A ``rec``-block tells the compiler where precisely the recursive knot
should be tied. It turns out that the placement of the recursive knots
can be rather delicate: in particular, we would like the knots to be
wrapped around as minimal groups as possible. This process is known as
*segmentation*, and is described in detail in Section 3.2 of `A
recursive do for
Haskell <http://leventerkok.github.io/papers/recdo.pdf>`__.
Segmentation improves polymorphism and reduces the size of the recursive
knot. Most importantly, it avoids unnecessary interference caused by a
fundamental issue with the so-called *right-shrinking* axiom for monadic
recursion. In brief, most monads of interest (IO, strict state, etc.) do
*not* have recursion operators that satisfy this axiom, and thus not
performing segmentation can cause unnecessary interference, changing the
termination behavior of the resulting translation. (Details can be found
in Sections 3.1 and 7.2.2 of `Value Recursion in Monadic
Computations <http://leventerkok.github.io/papers/erkok-thesis.pdf>`__.)

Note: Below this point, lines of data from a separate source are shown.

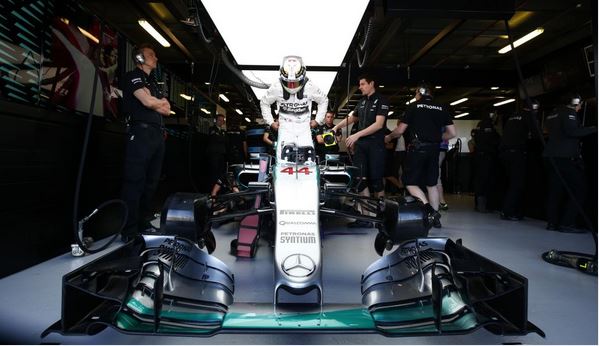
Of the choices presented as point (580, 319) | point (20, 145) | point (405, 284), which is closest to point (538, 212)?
point (580, 319)

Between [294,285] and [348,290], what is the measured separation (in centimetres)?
81

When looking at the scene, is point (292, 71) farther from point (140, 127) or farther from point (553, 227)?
point (553, 227)

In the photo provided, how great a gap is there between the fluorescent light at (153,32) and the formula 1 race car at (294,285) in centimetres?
567

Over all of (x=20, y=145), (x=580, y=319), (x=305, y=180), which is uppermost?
(x=20, y=145)

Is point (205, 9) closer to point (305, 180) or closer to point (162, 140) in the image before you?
point (162, 140)

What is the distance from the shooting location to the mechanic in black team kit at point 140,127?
134 inches

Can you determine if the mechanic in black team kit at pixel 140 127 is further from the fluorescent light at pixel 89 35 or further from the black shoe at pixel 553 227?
the black shoe at pixel 553 227

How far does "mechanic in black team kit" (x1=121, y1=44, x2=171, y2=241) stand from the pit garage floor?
0.50m

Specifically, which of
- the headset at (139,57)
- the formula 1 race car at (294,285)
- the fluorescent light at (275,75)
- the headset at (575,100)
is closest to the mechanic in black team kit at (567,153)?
the headset at (575,100)

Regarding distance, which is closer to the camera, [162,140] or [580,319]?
[580,319]

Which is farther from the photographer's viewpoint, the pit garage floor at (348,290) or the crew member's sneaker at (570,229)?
the crew member's sneaker at (570,229)

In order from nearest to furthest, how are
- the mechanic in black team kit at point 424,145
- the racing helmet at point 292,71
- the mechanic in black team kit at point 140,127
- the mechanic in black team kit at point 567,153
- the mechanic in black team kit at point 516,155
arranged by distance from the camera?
1. the racing helmet at point 292,71
2. the mechanic in black team kit at point 140,127
3. the mechanic in black team kit at point 567,153
4. the mechanic in black team kit at point 424,145
5. the mechanic in black team kit at point 516,155

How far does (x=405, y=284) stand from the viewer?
5.93ft

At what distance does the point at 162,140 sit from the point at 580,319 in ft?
10.9
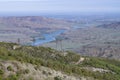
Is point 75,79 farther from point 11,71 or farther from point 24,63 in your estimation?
point 11,71

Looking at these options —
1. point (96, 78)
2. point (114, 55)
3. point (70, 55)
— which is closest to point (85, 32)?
point (114, 55)

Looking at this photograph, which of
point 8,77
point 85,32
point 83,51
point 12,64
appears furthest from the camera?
point 85,32

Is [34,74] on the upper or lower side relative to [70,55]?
upper

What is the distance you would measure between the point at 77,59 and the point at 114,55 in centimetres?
6465

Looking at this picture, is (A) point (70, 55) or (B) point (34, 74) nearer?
(B) point (34, 74)

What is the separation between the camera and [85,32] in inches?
7515

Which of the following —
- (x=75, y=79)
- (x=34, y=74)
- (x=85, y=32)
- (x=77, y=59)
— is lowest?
(x=85, y=32)

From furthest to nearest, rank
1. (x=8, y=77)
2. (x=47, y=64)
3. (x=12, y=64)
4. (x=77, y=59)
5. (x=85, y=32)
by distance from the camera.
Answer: (x=85, y=32) < (x=77, y=59) < (x=47, y=64) < (x=12, y=64) < (x=8, y=77)

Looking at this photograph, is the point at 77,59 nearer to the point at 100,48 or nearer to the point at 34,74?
the point at 34,74

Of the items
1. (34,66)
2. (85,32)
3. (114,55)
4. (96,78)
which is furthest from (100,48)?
(34,66)

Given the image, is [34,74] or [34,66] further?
[34,66]

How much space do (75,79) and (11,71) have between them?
598cm

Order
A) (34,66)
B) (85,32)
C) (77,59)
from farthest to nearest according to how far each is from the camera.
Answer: (85,32)
(77,59)
(34,66)

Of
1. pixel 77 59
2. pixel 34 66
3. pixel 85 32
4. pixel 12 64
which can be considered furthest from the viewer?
pixel 85 32
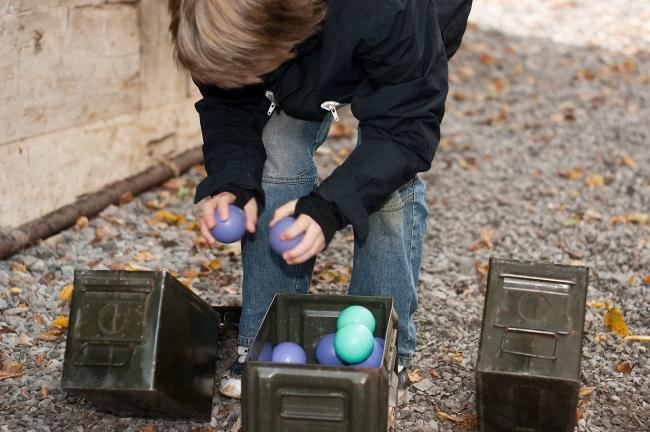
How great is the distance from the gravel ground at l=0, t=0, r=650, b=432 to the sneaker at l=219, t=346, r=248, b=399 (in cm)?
4

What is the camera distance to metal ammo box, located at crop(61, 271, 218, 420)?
8.25 feet

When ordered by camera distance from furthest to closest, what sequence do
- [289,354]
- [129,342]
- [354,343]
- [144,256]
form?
[144,256]
[289,354]
[354,343]
[129,342]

The ``mdo`` notation removes the burden of placing explicit ``rec``
blocks in the code. Unlike an ordinary ``do`` expression, in which
variables bound by statements are only in scope for later statements,
variables bound in an ``mdo`` expression are in scope for all statements
of the expression. The compiler then automatically identifies minimal
mutually recursively dependent segments of statements, treating them as
if the user had wrapped a ``rec`` qualifier around them.

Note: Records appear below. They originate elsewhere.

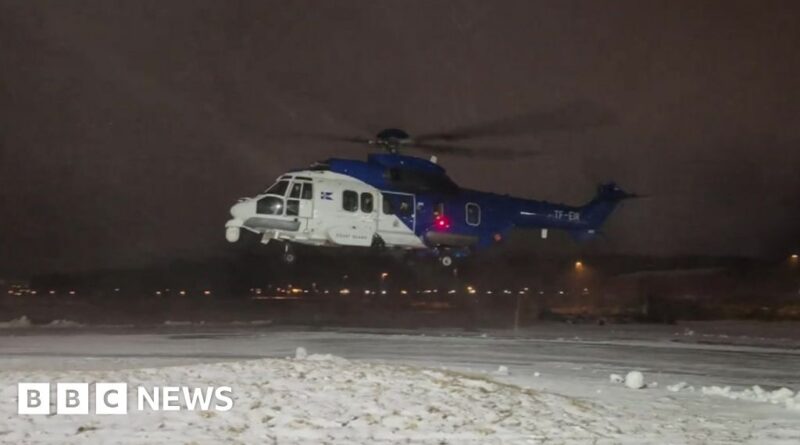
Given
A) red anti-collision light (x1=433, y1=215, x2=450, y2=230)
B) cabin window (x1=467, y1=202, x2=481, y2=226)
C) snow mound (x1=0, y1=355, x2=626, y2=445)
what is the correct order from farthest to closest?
cabin window (x1=467, y1=202, x2=481, y2=226)
red anti-collision light (x1=433, y1=215, x2=450, y2=230)
snow mound (x1=0, y1=355, x2=626, y2=445)

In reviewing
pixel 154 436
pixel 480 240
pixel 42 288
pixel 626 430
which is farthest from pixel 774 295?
pixel 42 288

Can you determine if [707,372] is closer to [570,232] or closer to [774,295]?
[570,232]

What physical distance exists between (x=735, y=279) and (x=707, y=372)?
2048 inches

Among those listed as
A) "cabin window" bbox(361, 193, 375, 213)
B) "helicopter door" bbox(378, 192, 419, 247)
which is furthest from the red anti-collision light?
"cabin window" bbox(361, 193, 375, 213)

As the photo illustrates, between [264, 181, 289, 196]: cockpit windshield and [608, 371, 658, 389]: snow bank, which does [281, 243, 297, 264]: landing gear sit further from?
[608, 371, 658, 389]: snow bank

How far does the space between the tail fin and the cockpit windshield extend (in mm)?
11818

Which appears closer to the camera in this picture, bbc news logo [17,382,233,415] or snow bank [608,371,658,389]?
bbc news logo [17,382,233,415]

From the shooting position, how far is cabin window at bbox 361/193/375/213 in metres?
27.0

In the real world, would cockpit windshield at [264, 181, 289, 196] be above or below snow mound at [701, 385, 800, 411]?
above

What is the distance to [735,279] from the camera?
2557 inches

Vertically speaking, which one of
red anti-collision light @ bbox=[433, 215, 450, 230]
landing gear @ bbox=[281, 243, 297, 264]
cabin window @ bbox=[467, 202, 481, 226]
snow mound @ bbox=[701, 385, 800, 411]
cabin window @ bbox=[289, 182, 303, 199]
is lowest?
snow mound @ bbox=[701, 385, 800, 411]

The definition is syntactic:

-  A generator ⟨g⟩ *depends* on a textually following generator ⟨g'⟩, if

   -  ⟨g'⟩ defines a variable that is used by ⟨g⟩, or

   -  ⟨g'⟩ textually appears between ⟨g⟩ and ⟨g''⟩, where ⟨g⟩ depends on
      ⟨g''⟩.

-  A *segment* of a given ``mdo``-expression is a minimal sequence of
   generators such that no generator of the sequence depends on an
   outside generator. As a special case, although it is not a generator,
   the final expression in an ``mdo``-expression is considered to form a
   segment by itself.

Segments in this sense are related to *strongly-connected components*
analysis, with the exception that bindings in a segment cannot be
reordered and must be contiguous.

Here is an example ``mdo``-expression, and its translation to ``rec``
blocks:

::

    mdo { a <- getChar      ===> do { a <- getChar
        ; b <- f a c                ; rec { b <- f a c
        ; c <- f b a                ;     ; c <- f b a }
        ; z <- h a b                ; z <- h a b
        ; d <- g d e                ; rec { d <- g d e
        ; e <- g a z                ;     ; e <- g a z }
        ; putChar c }               ; putChar c }

Note that a given ``mdo`` expression can cause the creation of multiple
``rec`` blocks. If there are no recursive dependencies, ``mdo`` will
introduce no ``rec`` blocks. In this latter case an ``mdo`` expression
is precisely the same as a ``do`` expression, as one would expect.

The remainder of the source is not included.